● Text segment:
I suspect ultimately that insurers will be watching the ratios of all their coded charts carefully. If a ER group had in prior years a ratio like 20% 99283, 40% 99284, and 40% 99285 going back a few years...and now all of a sudden MDs are charting or claiming that it's now 5% 99292, 30% 99284 and 65% 99285, they will call BS and just not give it to you. Patients didn't magically get more sick on Jan 1 2023.

We've got a super aggressive guy in our group who basically charts 99285 on almost all his charts, and will even say lacs to the hand or finger are 99285 as "severe injury threatening body function". I saw the pt a week later to take out the stitches and he showed me a picture of the lac and never had any threat to body function.

I guess the important thing is at least maximizing two of three columns.
I try not to factor in COPA because of how ambiguously it might be interpreted. I’m not a fan of writing “severe injury threatening bodily function” on my charts either unless it’s a big trauma.

I only focus on the other two columns. Most patients that you admit will be level 5 (MDM complexity: 3 data points + talk to another clinician; Risk of complications: decisions regarding hospitalization).

● What you need to do:
a – Quote the passage on emergency department coding word for word, the stretch from "I try not to" through "decisions regarding hospitalization).".
b – Write what comes next in the passage on emergency department coding, picking up after its final sentence.
The listing has no connection to the passage on emergency department coding.

● Data provided:
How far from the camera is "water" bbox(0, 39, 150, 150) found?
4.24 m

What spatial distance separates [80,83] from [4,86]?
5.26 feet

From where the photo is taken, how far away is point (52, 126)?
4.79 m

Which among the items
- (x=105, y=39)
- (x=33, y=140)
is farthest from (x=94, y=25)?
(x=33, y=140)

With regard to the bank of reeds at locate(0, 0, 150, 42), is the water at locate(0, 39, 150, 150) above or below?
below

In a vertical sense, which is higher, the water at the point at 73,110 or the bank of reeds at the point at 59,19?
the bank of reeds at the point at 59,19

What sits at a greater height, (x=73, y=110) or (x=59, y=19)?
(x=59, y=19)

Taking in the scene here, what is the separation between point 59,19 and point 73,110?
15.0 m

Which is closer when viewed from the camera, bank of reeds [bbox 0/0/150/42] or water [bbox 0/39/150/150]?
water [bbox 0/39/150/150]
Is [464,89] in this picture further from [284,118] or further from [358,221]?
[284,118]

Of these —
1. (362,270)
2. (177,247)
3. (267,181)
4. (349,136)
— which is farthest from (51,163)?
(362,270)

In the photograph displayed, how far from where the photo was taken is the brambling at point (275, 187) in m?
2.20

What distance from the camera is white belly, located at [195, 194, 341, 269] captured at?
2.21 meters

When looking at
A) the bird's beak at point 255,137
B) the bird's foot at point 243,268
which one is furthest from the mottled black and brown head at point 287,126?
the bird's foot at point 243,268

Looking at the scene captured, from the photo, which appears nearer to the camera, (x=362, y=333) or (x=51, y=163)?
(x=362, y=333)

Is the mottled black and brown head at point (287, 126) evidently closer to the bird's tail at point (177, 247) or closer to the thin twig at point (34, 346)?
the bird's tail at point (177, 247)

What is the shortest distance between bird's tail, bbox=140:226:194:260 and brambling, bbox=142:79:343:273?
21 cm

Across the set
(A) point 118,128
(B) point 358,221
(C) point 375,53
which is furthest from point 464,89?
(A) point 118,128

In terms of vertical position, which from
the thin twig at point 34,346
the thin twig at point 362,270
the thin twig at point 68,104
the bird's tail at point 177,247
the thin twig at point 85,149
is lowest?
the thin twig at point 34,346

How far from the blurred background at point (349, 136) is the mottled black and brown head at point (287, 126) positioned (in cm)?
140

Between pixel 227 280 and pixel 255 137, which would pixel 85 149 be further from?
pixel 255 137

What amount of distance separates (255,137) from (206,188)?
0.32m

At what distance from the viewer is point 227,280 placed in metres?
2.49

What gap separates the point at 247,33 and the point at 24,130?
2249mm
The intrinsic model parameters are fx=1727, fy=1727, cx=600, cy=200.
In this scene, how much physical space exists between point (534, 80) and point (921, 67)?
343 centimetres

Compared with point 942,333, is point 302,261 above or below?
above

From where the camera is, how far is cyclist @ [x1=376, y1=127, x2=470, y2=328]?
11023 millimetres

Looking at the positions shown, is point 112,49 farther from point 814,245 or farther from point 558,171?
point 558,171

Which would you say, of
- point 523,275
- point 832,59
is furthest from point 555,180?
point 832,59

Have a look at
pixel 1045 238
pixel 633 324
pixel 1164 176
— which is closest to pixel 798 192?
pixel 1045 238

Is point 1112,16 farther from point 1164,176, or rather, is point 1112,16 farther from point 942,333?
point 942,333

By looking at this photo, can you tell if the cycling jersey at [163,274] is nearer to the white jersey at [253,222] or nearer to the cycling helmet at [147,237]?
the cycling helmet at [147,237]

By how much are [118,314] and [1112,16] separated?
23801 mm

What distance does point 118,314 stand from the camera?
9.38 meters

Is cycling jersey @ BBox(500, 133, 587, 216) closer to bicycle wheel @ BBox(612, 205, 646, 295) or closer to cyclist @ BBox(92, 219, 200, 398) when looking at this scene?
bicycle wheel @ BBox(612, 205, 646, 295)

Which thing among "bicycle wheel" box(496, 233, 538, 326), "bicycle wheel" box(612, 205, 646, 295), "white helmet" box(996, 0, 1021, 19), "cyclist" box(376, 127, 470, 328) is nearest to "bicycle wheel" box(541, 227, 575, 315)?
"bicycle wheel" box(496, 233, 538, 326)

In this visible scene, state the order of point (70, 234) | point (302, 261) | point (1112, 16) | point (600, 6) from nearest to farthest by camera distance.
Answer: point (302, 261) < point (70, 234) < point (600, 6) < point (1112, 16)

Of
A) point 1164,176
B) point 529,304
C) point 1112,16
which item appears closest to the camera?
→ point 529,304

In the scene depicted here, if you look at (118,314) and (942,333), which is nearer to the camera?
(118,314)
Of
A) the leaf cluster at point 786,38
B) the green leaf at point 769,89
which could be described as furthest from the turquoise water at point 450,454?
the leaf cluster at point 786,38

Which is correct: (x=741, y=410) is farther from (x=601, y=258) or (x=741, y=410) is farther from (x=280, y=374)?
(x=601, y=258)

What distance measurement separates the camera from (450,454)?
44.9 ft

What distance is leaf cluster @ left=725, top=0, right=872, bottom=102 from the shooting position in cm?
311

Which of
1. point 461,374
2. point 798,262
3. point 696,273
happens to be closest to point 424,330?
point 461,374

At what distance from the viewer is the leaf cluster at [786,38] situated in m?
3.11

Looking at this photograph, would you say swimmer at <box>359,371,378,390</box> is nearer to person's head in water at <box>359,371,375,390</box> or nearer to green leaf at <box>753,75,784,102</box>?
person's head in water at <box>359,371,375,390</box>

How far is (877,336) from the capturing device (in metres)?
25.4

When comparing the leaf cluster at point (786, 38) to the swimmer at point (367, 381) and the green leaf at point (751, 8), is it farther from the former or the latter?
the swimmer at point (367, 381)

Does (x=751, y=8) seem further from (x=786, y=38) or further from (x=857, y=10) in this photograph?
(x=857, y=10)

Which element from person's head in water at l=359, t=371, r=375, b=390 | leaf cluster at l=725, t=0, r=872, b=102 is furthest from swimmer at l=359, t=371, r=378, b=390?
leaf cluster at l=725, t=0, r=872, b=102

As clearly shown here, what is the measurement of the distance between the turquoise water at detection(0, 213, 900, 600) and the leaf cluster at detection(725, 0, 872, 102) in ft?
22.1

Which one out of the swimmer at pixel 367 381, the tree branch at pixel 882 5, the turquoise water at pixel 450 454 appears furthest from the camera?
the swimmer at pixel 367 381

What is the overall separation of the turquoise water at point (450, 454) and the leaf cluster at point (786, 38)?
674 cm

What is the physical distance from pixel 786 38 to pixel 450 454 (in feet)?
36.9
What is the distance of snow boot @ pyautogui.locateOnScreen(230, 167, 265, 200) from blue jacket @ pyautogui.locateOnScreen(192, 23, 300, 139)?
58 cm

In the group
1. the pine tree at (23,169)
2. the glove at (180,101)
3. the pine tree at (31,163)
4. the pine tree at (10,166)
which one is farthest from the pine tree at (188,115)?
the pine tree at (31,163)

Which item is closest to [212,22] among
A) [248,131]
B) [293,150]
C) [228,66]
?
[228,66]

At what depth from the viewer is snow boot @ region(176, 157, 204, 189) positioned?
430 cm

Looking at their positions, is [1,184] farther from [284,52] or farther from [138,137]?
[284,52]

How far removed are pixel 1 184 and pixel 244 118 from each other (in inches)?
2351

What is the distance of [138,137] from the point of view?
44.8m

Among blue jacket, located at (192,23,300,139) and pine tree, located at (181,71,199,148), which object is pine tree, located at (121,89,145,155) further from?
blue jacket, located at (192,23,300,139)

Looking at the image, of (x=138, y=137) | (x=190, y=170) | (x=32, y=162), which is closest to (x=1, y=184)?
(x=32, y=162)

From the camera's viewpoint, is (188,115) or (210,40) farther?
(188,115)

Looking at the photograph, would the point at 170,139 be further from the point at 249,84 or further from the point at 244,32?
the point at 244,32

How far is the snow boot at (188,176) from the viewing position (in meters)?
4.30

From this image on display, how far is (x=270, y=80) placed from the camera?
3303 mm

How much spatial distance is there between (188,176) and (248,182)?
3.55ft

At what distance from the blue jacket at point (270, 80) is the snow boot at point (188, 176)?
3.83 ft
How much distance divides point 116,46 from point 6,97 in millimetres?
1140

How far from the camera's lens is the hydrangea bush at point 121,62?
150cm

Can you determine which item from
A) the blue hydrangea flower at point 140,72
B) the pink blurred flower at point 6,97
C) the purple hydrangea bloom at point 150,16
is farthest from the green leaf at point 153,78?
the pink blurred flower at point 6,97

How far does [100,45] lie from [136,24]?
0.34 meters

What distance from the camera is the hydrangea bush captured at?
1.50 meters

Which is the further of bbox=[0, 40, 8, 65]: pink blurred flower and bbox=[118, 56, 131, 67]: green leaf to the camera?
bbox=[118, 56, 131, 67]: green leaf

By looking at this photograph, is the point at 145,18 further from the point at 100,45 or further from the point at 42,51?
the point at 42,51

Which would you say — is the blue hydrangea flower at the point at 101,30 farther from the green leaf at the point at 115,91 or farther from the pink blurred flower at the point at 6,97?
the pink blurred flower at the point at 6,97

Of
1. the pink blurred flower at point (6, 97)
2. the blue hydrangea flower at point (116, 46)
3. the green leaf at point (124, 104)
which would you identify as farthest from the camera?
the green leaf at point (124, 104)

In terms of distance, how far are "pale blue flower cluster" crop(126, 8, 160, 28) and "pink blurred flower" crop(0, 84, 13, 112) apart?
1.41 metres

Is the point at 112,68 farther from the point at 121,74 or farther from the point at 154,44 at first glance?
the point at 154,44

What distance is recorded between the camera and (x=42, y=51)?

● Task-by-task outputs:
a –
I try not to factor in COPA because of how ambiguously it might be interpreted. I’m not a fan of writing “severe injury threatening bodily function” on my charts either unless it’s a big trauma.

I only focus on the other two columns. Most patients that you admit will be level 5 (MDM complexity: 3 data points + talk to another clinician; Risk of complications: decisions regarding hospitalization).

b –
I only focus on maximizing billing on patients that I’m discharging. I’ll always try to buff up the 3 data points (extra history from EMS or family, old records, considered ordering xyz). I’ll generally try and interpret some sort of imaging, even if it was not done same day. Risk of complications is the grey area. Social determinants or Rx management = easy level 4. Parenteral controlled substances or ‘considered admission’ = level 5.

This is biasing me towards doing IM morphine vs PO meds for things like lumbar radiculopathy, minor fractures, etc. I’ll also document “required continuous telemetry for parenteral administration for QTc prolonging agent” if they get droperidol or haldol as that should also bill out as a level 5.

I tell my midlevels to follow this thought process. If it’s chest pain, belly pain, pregnancy complication, or you ordered CTs/talked to a consultant. Shoot for level 5. Everything else should be at least level 4 imo.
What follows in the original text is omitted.